My parents live one street over from what, when I was growing up, we jokingly referred to as the "Highway to Heaven." Following the road from west to east there is a medical clinic, no less than three churches, a "college" and finally a cemetery.

This afternoon, during a lull in this week long rain, I attempted to shake my malaise, and possibly stir up some inspiration from the nuanced stories in the headstones, with a visit to the cemetery. There are two other, more atmospheric, cemeteries in town but the prairie winds were piercing cold and I didn't know when the rain would start again so I decided to stay close to home.

I love visiting cemeteries, particularly when I travel. They are a true history of any place you might find yourself. Like the rings in the trunk of a tree, graveyards provide a record, both obvious and subtle, of life and loss to be deciphered.

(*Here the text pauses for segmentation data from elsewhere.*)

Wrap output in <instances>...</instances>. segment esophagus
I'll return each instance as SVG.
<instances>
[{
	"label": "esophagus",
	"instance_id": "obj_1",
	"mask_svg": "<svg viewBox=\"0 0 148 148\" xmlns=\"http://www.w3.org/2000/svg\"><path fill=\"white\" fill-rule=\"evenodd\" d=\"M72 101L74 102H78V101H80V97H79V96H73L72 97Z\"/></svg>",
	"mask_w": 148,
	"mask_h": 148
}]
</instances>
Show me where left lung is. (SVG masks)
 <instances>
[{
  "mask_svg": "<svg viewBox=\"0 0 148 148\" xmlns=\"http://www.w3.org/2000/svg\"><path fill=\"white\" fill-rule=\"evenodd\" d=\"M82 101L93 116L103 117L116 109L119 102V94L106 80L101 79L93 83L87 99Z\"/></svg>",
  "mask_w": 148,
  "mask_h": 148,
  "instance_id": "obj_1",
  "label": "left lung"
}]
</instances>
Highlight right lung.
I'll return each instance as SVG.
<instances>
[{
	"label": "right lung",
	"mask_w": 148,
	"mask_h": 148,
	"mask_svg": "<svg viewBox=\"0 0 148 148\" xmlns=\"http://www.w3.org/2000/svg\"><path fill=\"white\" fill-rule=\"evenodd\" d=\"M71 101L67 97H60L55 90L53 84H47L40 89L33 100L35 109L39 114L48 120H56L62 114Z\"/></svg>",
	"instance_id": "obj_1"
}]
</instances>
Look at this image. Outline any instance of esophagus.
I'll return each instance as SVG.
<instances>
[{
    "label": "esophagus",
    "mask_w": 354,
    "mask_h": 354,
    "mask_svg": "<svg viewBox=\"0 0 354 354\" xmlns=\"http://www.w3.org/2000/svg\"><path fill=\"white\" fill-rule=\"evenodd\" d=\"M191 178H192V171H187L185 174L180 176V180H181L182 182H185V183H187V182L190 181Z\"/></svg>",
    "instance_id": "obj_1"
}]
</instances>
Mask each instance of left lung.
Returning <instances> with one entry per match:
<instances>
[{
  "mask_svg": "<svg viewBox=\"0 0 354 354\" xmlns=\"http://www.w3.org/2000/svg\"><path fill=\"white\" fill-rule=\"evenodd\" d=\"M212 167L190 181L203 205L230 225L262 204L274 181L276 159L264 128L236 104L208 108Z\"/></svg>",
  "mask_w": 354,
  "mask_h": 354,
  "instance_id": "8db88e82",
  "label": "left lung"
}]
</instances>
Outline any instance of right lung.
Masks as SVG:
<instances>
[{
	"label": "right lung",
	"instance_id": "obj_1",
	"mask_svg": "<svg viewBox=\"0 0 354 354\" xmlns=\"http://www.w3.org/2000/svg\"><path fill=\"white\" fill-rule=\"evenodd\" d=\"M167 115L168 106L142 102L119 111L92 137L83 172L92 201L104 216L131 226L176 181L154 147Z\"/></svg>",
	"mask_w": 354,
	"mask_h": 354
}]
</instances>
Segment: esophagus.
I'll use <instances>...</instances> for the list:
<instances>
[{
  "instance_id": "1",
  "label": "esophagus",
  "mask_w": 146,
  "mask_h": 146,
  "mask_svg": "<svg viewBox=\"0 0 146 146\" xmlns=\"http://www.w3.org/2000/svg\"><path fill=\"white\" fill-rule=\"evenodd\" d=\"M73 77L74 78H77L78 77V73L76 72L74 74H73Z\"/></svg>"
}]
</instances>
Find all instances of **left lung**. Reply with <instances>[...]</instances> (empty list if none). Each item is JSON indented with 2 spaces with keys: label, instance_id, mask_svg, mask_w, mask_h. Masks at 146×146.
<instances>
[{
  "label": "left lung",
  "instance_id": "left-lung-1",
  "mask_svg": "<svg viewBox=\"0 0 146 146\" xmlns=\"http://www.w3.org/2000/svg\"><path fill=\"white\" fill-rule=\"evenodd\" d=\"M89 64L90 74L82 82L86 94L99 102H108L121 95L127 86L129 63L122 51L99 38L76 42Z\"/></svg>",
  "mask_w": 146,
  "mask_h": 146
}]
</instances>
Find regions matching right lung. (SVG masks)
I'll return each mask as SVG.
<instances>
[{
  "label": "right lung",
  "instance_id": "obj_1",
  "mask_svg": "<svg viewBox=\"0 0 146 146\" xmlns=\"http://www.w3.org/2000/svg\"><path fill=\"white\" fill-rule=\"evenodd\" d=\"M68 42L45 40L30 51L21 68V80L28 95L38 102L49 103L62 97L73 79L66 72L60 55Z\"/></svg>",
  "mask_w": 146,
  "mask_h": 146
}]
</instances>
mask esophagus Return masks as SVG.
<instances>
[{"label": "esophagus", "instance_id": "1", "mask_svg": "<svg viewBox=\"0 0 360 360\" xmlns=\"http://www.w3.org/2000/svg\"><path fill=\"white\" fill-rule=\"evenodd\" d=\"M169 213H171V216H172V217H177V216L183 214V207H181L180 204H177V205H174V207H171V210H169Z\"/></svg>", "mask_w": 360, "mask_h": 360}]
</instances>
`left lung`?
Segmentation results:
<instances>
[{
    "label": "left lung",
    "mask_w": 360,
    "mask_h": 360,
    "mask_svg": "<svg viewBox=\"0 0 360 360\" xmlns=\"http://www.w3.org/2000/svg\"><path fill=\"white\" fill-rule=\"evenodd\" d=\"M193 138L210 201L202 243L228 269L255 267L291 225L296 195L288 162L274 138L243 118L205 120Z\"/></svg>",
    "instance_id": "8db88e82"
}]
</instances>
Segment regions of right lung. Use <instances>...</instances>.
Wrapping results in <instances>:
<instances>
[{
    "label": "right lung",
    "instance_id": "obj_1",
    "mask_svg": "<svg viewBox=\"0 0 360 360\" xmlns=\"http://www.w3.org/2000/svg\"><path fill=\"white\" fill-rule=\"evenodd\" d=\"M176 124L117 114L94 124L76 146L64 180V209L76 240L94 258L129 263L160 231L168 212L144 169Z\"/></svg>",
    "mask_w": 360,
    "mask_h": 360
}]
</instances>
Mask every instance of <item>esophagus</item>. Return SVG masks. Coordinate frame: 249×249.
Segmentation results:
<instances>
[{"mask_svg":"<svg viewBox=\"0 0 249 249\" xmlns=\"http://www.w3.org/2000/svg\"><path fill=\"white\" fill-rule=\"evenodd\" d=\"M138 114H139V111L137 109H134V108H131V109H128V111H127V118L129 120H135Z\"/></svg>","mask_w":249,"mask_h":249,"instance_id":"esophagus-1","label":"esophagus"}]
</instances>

Plagues, population and demographic shifts and immigration influxes, all these things can be measured by the clues on the headstones.

More than just history there's also the culture, philosophies and poetry of life cut to the quick in pithy epitaphs:
"Give sorrow words; the grief that does not speak whispers
the o'erfraught heart and bids it break... "-
Shakespeare
 or
``If I should die think only this of me:
That there`s some corner of a foreign field that is England.`` - Rupert Brook


In Halifax we found cemeteries with the remains of Titanic passengers, in Prague the Jewish cemetery dates back to 1300. I once did a road trip to Neepawa, Manitoba to try and find the marker that inspired Margaret  Laurence to write the "Stone Angel". (I never found the exact grave, but it was autumn and the Pembina Valley was such a vibrant red and gold that trip still rivals Salem, Mass.-which, by the way has some fascinating cemeteries of it's own- as my favourite place to have experienced fall.)

And beneath these layers of geographic histories are the personal sagas hinted at by the styles of stones, the words etched eternally in stone and the souls that surround them. In some graveyards I've seen whole families dead within months of each other, couples who pass within days of each other and the sad mysterious anonymous or unknowns.

But, while the mature couples who cannot seem to live apart make me whimsically sigh, there is always one section in every cemetery that breaks my heart. I had thought, maybe hoped, that because the one I was in this afternoon was modern and new, maybe this section wouldn't exist, or at least it would be smaller thanks to all our advances and modern medicine. But there just the same, in the southwest corner, was the baby cemetery with all the uniquely familiar tombstones marked " Our Dearest" or "Sweetest" or "Most Cherished Littlest Angel.``

Thinking of the story, attributed to Hemmingway:  ``For Sale: Baby shoes. Never Worn.`` I turned to head for home with that piercing prairie wind making my eyes sting.

Plautdietsch phrase of the day: Dot stiemt und stiemt und stiemt noch immer = It storms and storms and storms forever.